### RAW DATA
--- START ---

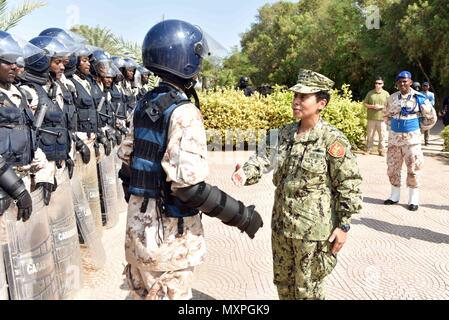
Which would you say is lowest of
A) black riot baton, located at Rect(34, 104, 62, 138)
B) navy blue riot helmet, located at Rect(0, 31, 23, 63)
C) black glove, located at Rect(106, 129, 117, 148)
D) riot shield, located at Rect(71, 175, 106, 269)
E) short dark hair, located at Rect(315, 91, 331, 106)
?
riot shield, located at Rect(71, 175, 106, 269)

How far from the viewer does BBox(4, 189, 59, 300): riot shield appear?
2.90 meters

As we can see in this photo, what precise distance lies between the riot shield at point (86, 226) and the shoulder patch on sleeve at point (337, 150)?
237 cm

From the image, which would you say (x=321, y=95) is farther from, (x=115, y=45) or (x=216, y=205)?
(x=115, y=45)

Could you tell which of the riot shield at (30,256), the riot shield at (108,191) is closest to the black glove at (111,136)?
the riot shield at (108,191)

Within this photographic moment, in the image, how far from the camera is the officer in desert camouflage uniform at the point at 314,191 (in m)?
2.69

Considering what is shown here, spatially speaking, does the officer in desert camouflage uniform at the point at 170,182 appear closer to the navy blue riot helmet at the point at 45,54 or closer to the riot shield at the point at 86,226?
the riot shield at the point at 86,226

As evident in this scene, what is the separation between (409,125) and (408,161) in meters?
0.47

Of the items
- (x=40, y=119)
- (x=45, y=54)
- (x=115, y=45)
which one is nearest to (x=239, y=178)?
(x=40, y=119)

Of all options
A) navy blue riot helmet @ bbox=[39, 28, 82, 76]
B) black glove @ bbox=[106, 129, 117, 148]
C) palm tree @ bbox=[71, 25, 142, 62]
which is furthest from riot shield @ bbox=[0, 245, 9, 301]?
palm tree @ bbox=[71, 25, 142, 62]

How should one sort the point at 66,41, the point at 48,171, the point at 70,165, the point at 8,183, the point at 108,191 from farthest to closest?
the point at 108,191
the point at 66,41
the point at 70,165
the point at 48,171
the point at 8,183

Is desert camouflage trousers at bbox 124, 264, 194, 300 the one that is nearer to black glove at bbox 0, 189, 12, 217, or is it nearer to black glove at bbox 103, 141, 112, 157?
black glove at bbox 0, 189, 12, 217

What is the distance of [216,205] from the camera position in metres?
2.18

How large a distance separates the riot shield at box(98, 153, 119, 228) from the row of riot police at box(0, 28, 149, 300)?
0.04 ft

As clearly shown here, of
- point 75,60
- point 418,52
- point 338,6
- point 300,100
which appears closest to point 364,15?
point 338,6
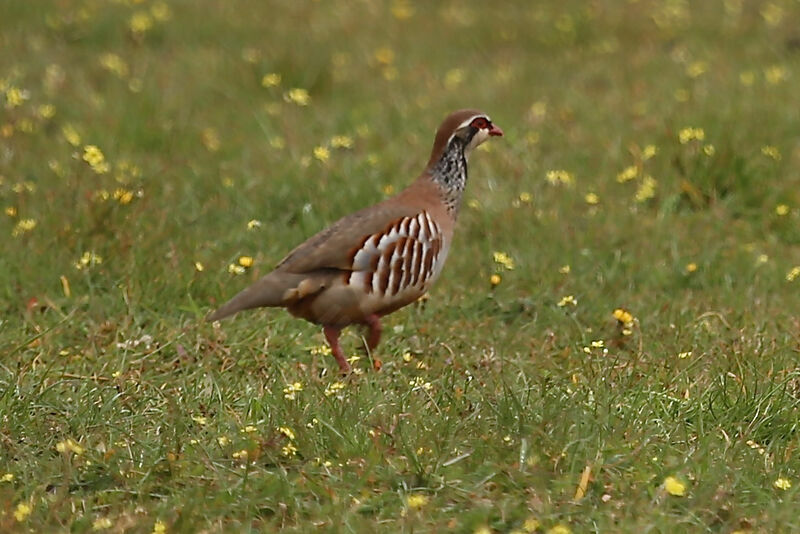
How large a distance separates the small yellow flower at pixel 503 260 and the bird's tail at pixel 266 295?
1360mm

--- END ---
--- START ---

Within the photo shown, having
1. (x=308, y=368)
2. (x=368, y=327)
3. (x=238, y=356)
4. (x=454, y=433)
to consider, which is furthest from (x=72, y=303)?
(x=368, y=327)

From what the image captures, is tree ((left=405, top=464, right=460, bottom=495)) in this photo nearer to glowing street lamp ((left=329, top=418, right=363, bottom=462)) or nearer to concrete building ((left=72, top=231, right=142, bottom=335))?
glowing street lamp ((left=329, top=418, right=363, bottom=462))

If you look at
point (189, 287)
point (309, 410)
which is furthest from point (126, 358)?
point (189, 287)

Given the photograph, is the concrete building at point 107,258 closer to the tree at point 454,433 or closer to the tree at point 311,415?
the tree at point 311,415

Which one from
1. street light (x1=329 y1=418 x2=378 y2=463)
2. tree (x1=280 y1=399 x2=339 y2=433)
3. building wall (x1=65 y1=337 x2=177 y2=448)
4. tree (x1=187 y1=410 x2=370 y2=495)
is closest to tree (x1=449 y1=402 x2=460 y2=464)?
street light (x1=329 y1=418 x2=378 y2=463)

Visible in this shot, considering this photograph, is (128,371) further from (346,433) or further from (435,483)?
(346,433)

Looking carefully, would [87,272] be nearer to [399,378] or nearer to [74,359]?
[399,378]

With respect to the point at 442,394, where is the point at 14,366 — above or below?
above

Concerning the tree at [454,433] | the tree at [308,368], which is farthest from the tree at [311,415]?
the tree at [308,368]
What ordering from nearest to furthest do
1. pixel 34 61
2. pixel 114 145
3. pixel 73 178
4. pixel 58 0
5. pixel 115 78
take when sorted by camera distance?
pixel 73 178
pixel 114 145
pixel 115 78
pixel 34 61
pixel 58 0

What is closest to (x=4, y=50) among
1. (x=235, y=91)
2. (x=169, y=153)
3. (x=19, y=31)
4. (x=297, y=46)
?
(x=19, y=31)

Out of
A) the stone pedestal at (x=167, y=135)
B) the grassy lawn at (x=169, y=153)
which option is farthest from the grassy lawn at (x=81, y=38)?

--- END ---

### THE EXERCISE
Copy the listing lines starting with the one containing "Which would you say is lowest of" and ending with the one containing "D) riot shield, located", both included, word for word.

### FINISHED TASK
Which would you say is lowest of
A) black riot baton, located at Rect(34, 104, 62, 138)
B) navy blue riot helmet, located at Rect(0, 31, 23, 63)
C) black glove, located at Rect(106, 129, 117, 148)
D) riot shield, located at Rect(71, 175, 106, 269)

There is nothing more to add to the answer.